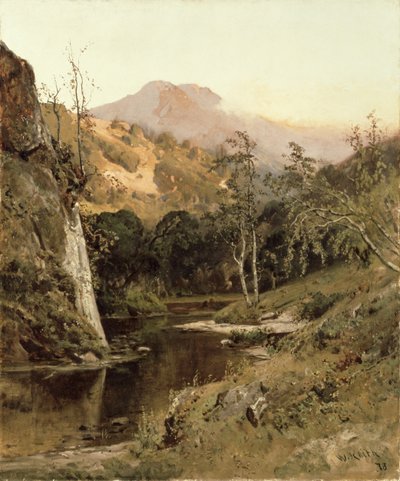 Mount Tamalpais from Lagunitas Creek by William Keith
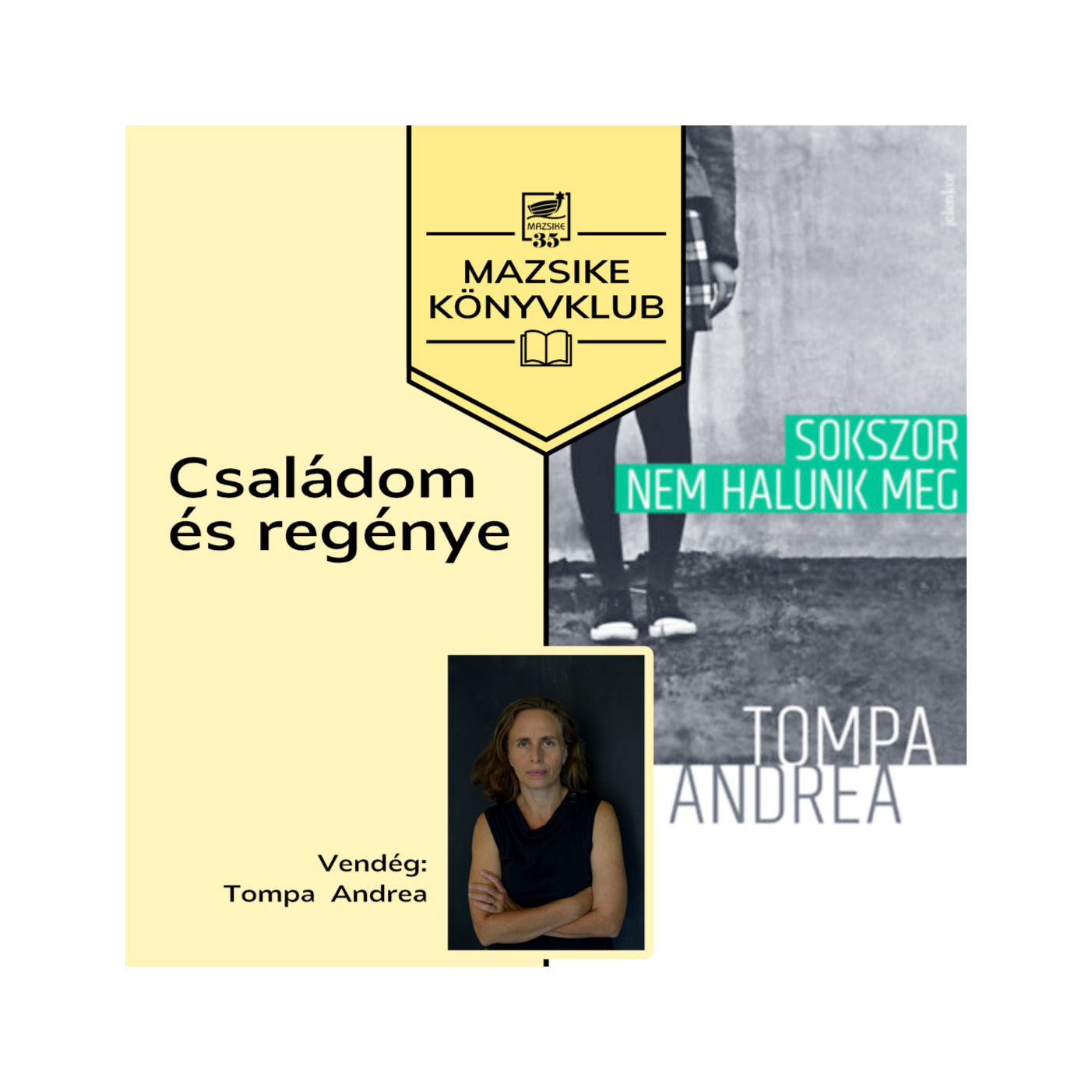 Családom és regénye - Tompa Andrea: Sokszor nem halunk meg episode artwork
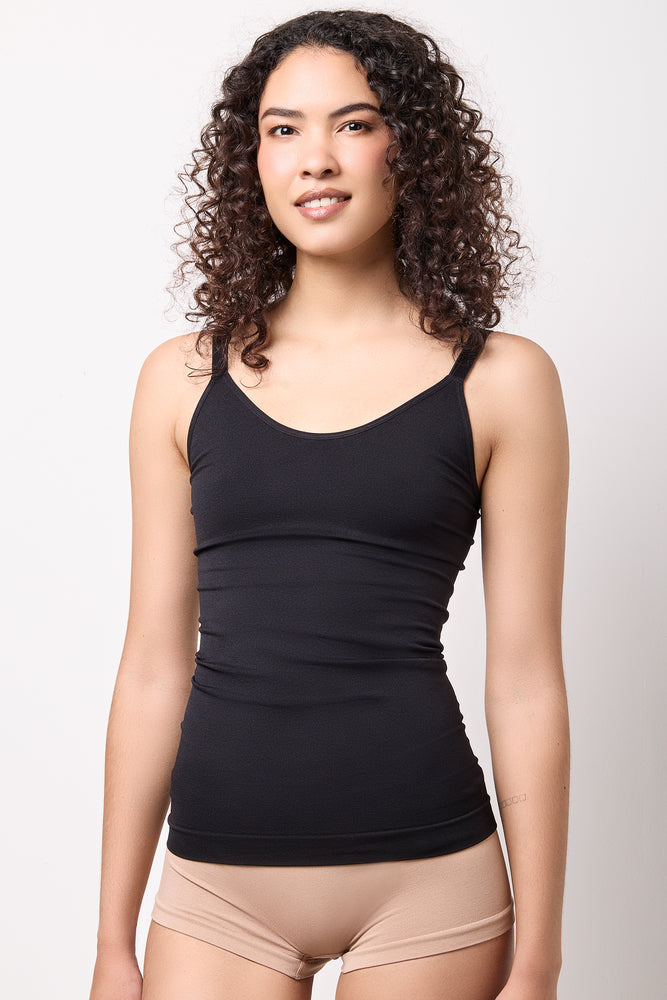 Black Light Control Strappy Cami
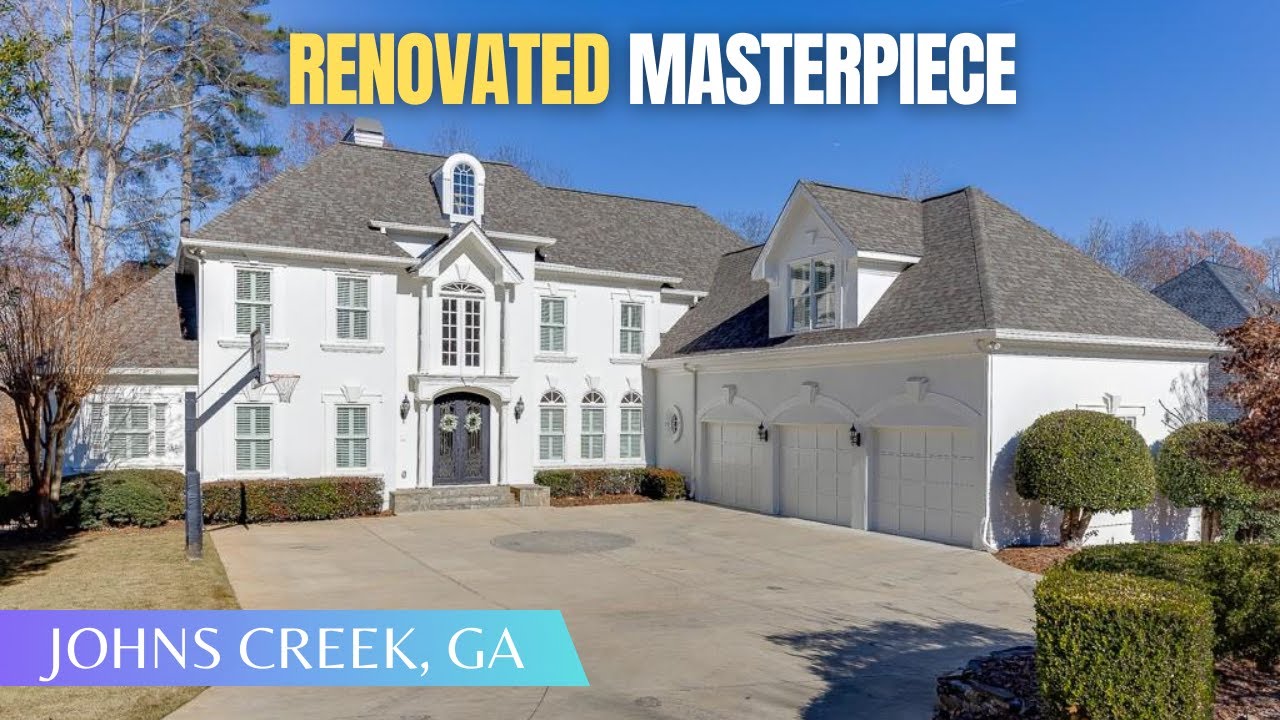 Charming Renovated Estate w/Brand New Luxury Saltwater Pool + 3 Car Garage FOR SALE North of Atlanta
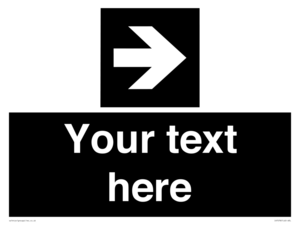 IV7078: Custom Directional signage black arrow right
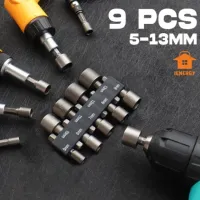 Kit de Jogo de Bits Soquete Canhão para Parafusadeira 5 A 13mm - Foto 2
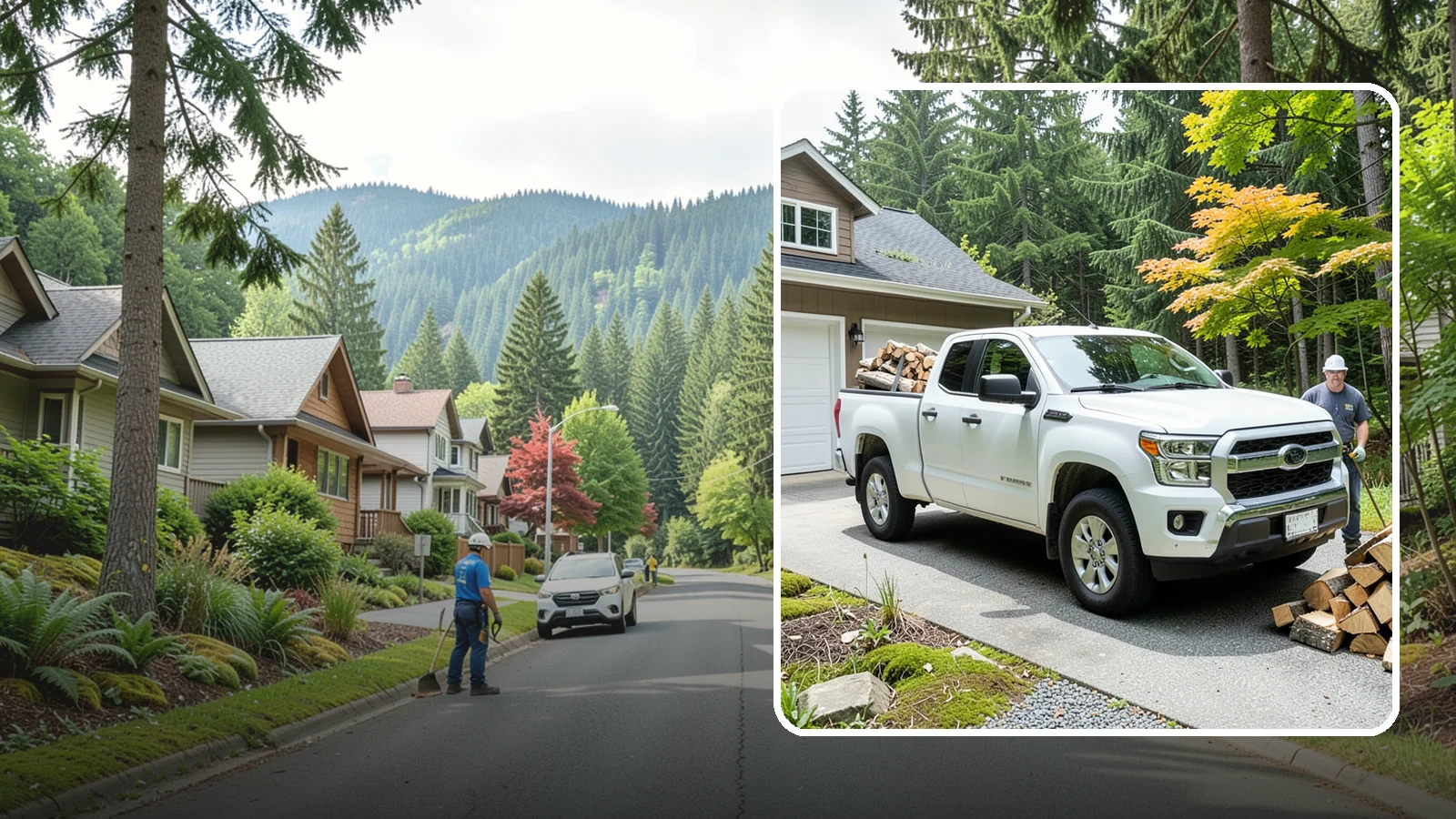 Garage Delivery in Darrington, WA - Firewood delivered directly into your garage to keep it dry and close at hand.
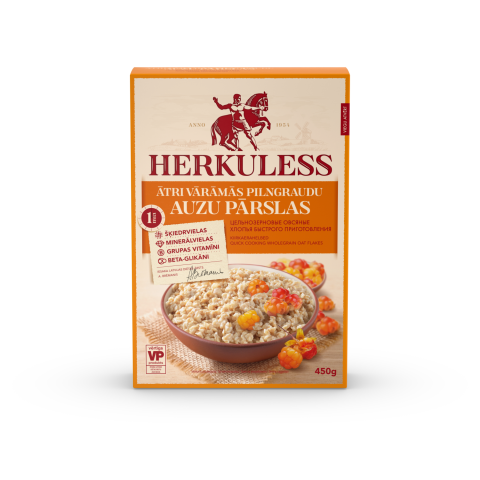 Auzu pārslas Herkuless ātri vārāmās 450g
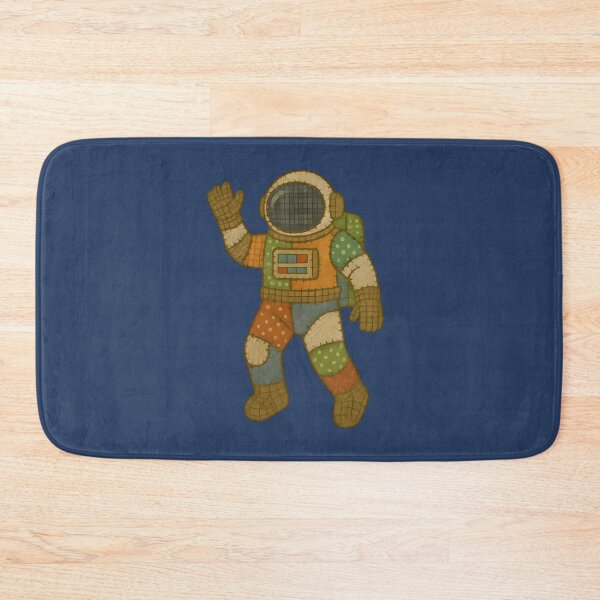 Item preview, Faux Patchwork Space Explorer – Cozy Quilted Astronaut Design designed and sold by shmupod.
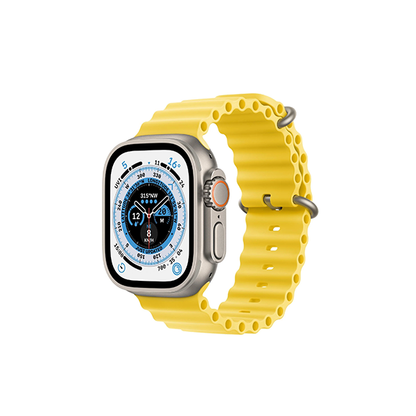 Apple Watch Ultra 49mm Titanium Case GPS + Cellular Ocean Band (Yellow)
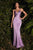 Fitted Satin  Bridesmaids or Evening Gown CD7487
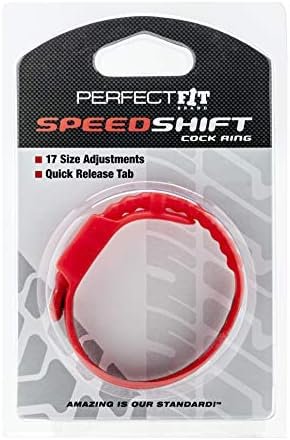 Perfect Fit Speed Shift 17 Adjustments Cock Ring, Red - Image 3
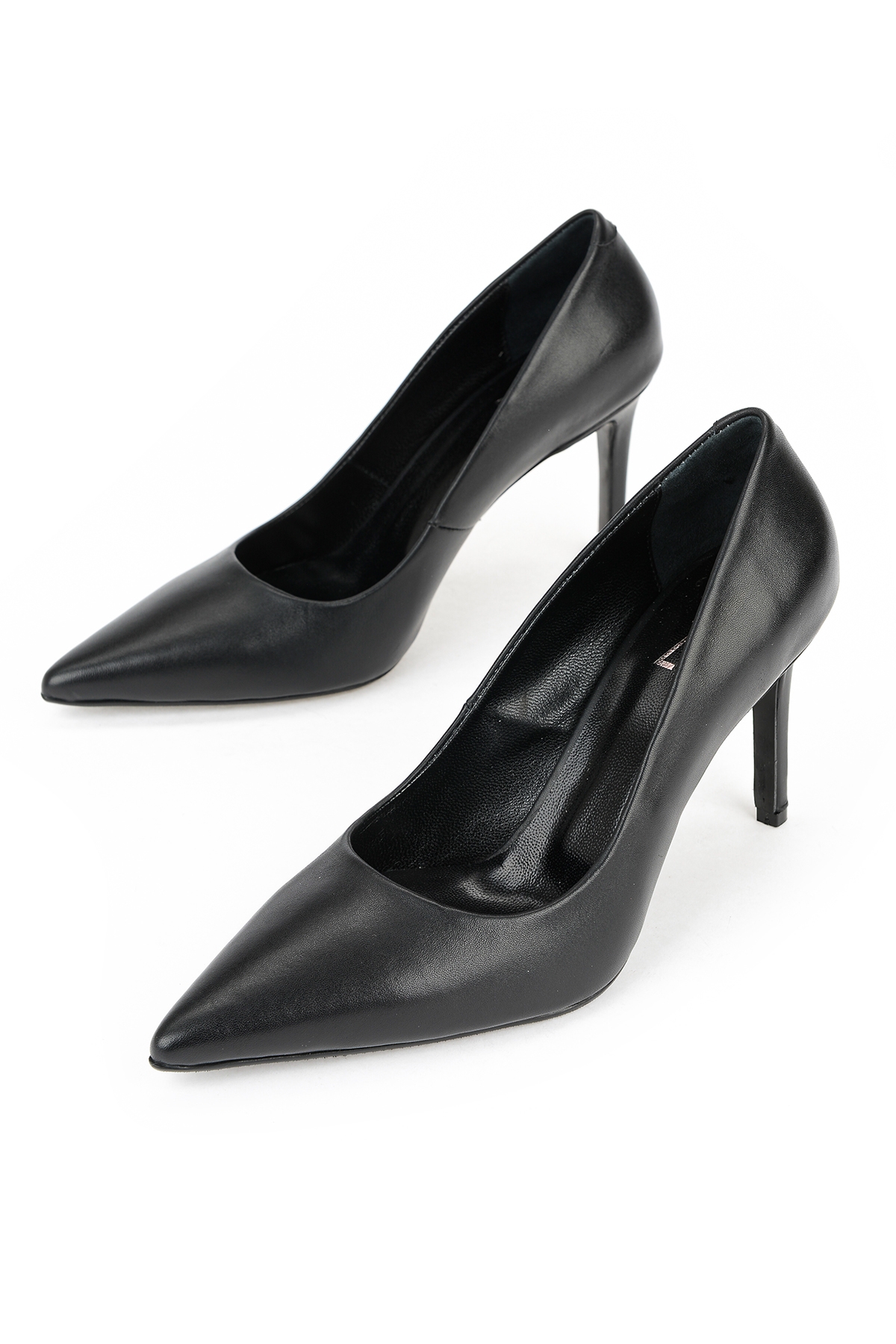 Ziya Siyah Ziya Hakiki Kadın Deri Topuklu Ayakkabı 1611059Z1425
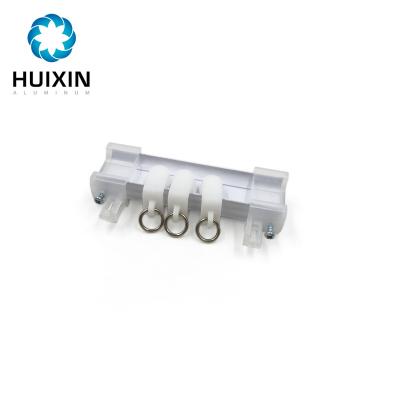 China No Assembly Needed Wholesale Aluminum Curtain Track Accessories For Window Straight Curtain Tracks for sale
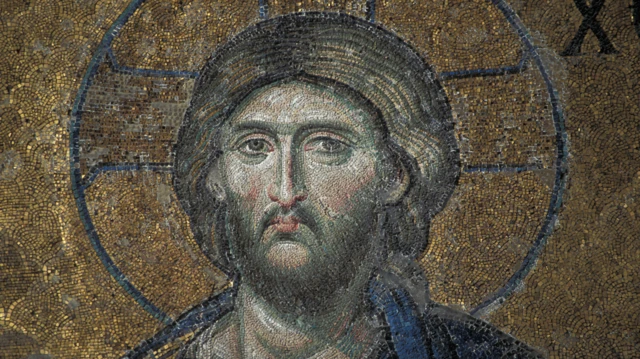 جدارسة لوجه المسيح من كنيسة آية صوفيا في تركيا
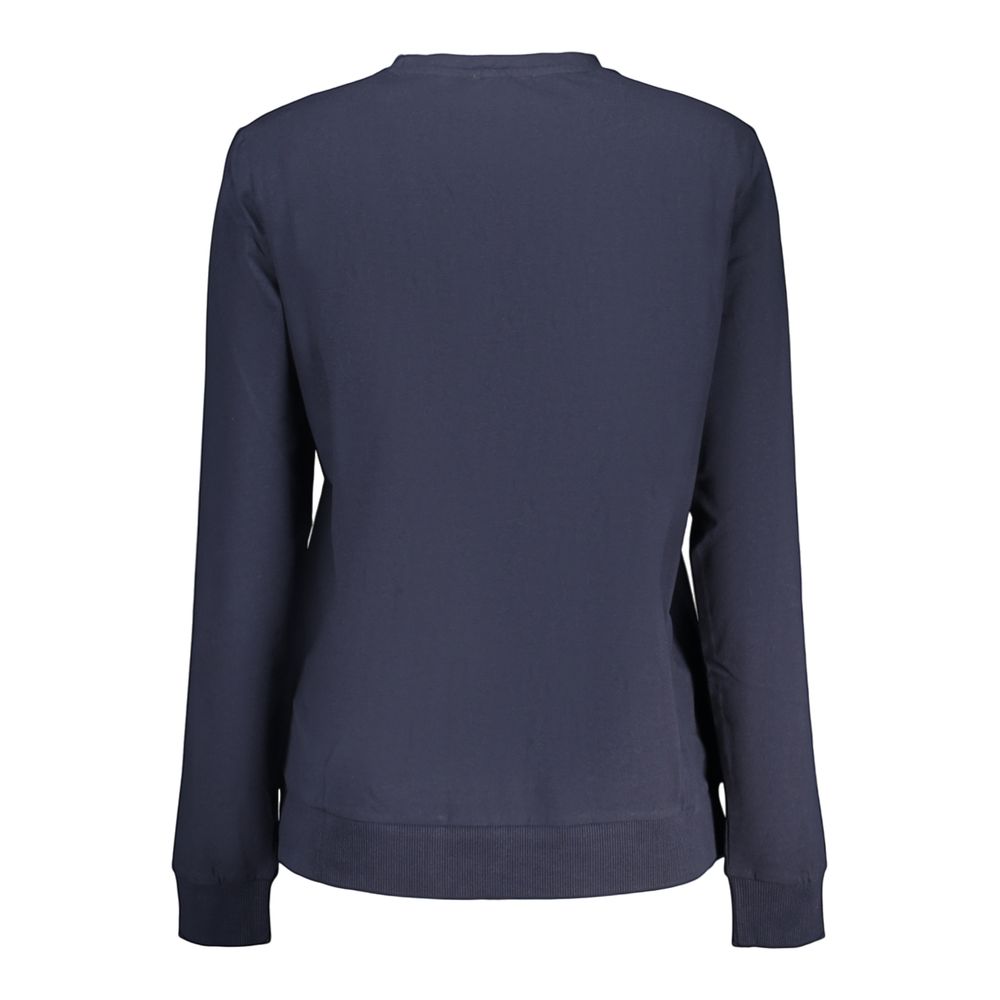 Freddy Blaues Baumwoll-T-Shirt für Damen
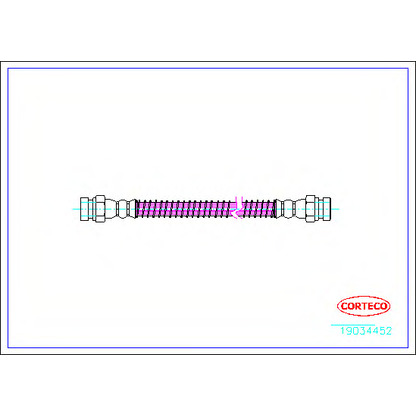Фото Тормозной шланг CORTECO 19034452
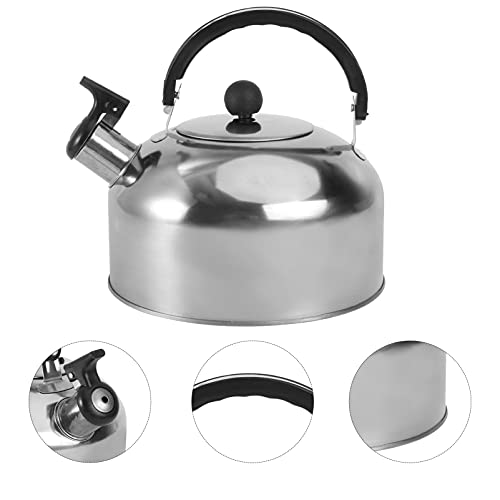 HEMOTON Tetera De Acero Inoxidable Tetera Silbadora de Acero Inoxidable 2L Tetera Tetera Silbadora Tetera de Agua Tetera…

### Work task:
Could you repeat every entry above exactly, with each picture omitted?

### Exercise answer:
 Mount Tamalpais from Lagunitas Creek by William Keith
 Családom és regénye - Tompa Andrea: Sokszor nem halunk meg episode artwork
 Black Light Control Strappy Cami
 Charming Renovated Estate w/Brand New Luxury Saltwater Pool + 3 Car Garage FOR SALE North of Atlanta
 IV7078: Custom Directional signage black arrow right
 Kit de Jogo de Bits Soquete Canhão para Parafusadeira 5 A 13mm - Foto 2
 Garage Delivery in Darrington, WA - Firewood delivered directly into your garage to keep it dry and close at hand.
 Auzu pārslas Herkuless ātri vārāmās 450g
 Item preview, Faux Patchwork Space Explorer – Cozy Quilted Astronaut Design designed and sold by shmupod.
 Apple Watch Ultra 49mm Titanium Case GPS + Cellular Ocean Band (Yellow)
 Fitted Satin  Bridesmaids or Evening Gown CD7487
 Perfect Fit Speed Shift 17 Adjustments Cock Ring, Red - Image 3
 Ziya Siyah Ziya Hakiki Kadın Deri Topuklu Ayakkabı 1611059Z1425
 China No Assembly Needed Wholesale Aluminum Curtain Track Accessories For Window Straight Curtain Tracks for sale
 جدارسة لوجه المسيح من كنيسة آية صوفيا في تركيا
 Freddy Blaues Baumwoll-T-Shirt für Damen
Фото Тормозной шланг CORTECO 19034452
 HEMOTON Tetera De Acero Inoxidable Tetera Silbadora de Acero Inoxidable 2L Tetera Tetera Silbadora Tetera de Agua Tetera…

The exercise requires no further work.